**EXERCISE PROMPT**
Write out the entries below once more, exactly.

**MATERIAL PROVIDED**
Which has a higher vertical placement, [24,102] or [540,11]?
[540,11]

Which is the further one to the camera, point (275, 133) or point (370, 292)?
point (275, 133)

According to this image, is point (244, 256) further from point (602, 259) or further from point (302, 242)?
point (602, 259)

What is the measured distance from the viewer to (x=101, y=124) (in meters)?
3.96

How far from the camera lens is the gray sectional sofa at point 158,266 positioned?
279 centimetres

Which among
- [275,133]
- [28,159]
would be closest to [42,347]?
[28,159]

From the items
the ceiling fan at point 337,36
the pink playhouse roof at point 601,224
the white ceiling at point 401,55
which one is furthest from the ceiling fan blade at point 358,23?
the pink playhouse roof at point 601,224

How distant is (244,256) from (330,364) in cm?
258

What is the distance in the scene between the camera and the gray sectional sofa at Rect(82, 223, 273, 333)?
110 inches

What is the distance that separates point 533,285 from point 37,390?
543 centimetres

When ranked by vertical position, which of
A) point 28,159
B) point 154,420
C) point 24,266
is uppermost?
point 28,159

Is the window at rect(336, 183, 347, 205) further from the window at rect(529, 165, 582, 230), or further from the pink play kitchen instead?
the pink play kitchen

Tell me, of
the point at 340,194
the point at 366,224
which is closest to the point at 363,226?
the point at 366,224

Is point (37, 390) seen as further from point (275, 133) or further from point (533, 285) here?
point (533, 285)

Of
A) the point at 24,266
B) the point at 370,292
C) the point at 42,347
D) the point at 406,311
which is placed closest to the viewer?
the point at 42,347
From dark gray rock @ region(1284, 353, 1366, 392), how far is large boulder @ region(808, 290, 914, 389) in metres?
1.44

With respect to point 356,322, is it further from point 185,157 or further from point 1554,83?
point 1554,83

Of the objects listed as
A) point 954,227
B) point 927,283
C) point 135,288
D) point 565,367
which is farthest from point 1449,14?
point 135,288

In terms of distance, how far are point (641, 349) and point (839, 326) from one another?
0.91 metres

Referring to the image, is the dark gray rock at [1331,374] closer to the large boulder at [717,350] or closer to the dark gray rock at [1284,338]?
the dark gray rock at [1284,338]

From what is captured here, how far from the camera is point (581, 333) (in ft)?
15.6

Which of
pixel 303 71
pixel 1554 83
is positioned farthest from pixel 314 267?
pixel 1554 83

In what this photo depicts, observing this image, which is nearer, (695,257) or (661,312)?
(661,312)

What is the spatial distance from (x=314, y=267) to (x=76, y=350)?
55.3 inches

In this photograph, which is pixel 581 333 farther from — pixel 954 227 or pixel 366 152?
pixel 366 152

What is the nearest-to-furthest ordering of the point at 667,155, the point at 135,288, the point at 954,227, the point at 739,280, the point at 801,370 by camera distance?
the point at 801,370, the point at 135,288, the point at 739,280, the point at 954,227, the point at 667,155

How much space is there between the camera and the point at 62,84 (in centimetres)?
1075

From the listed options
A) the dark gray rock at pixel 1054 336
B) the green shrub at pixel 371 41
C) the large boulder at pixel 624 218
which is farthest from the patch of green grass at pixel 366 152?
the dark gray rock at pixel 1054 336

**SOLUTION TO THE PROBLEM**
Which has a higher vertical placement, [24,102] or [540,11]?
[540,11]

Which is the further one to the camera, point (275, 133) or point (370, 292)?
point (275, 133)

According to this image, is point (244, 256) further from point (602, 259) or further from point (302, 242)?
point (602, 259)

What is the measured distance from the viewer to (x=101, y=124) (in meters)?
3.96

How far from the camera lens is the gray sectional sofa at point 158,266 positioned?
279 centimetres

Which among
- [275,133]
- [28,159]
would be closest to [42,347]?
[28,159]

From the items
the ceiling fan at point 337,36
the pink playhouse roof at point 601,224
the white ceiling at point 401,55
which one is furthest from the ceiling fan blade at point 358,23?
the pink playhouse roof at point 601,224

How distant is (244,256) from (330,364) in cm?
258

What is the distance in the scene between the camera and the gray sectional sofa at Rect(82, 223, 273, 333)?
110 inches

What is the distance that separates point 533,285 from point 37,390?
543 centimetres

When ranked by vertical position, which of
A) point 28,159
B) point 154,420
C) point 24,266
is uppermost?
point 28,159

Is the window at rect(336, 183, 347, 205) further from the window at rect(529, 165, 582, 230), or further from the pink play kitchen instead?
the pink play kitchen

Tell me, of
the point at 340,194
the point at 366,224
which is closest to the point at 363,226?
the point at 366,224

Is point (37, 390) seen as further from point (275, 133) or further from point (533, 285) here?
point (533, 285)

Of
A) the point at 24,266
B) the point at 370,292
C) the point at 42,347
D) the point at 406,311
which is placed closest to the viewer?
the point at 42,347
From dark gray rock @ region(1284, 353, 1366, 392), how far is large boulder @ region(808, 290, 914, 389) in metres?
1.44

With respect to point 356,322, is it further from point 185,157 or further from point 1554,83?
point 1554,83

Of the objects listed as
A) point 954,227
B) point 927,283
C) point 135,288
D) point 565,367
which is farthest from point 1449,14?
point 135,288

In terms of distance, how far are point (641, 349) and point (839, 326) from one another?
0.91 metres

Referring to the image, is the dark gray rock at [1331,374] closer to the large boulder at [717,350] or closer to the dark gray rock at [1284,338]?
the dark gray rock at [1284,338]

From what is captured here, how far from the camera is point (581, 333) (in ft)?
15.6

Which of
pixel 303 71
pixel 1554 83
is positioned farthest from pixel 314 267?
pixel 1554 83

In what this photo depicts, observing this image, which is nearer, (695,257) or (661,312)?
(661,312)

What is the spatial distance from (x=314, y=267) to (x=76, y=350)?
55.3 inches

In this photograph, which is pixel 581 333 farther from — pixel 954 227 or pixel 366 152?
pixel 366 152

What is the nearest-to-furthest ordering of the point at 667,155, the point at 135,288, the point at 954,227, the point at 739,280, the point at 801,370 by camera distance?
the point at 801,370, the point at 135,288, the point at 739,280, the point at 954,227, the point at 667,155

How much space is there between the camera and the point at 62,84 (in centimetres)?
1075

From the listed options
A) the dark gray rock at pixel 1054 336
B) the green shrub at pixel 371 41
C) the large boulder at pixel 624 218
which is farthest from the patch of green grass at pixel 366 152?
the dark gray rock at pixel 1054 336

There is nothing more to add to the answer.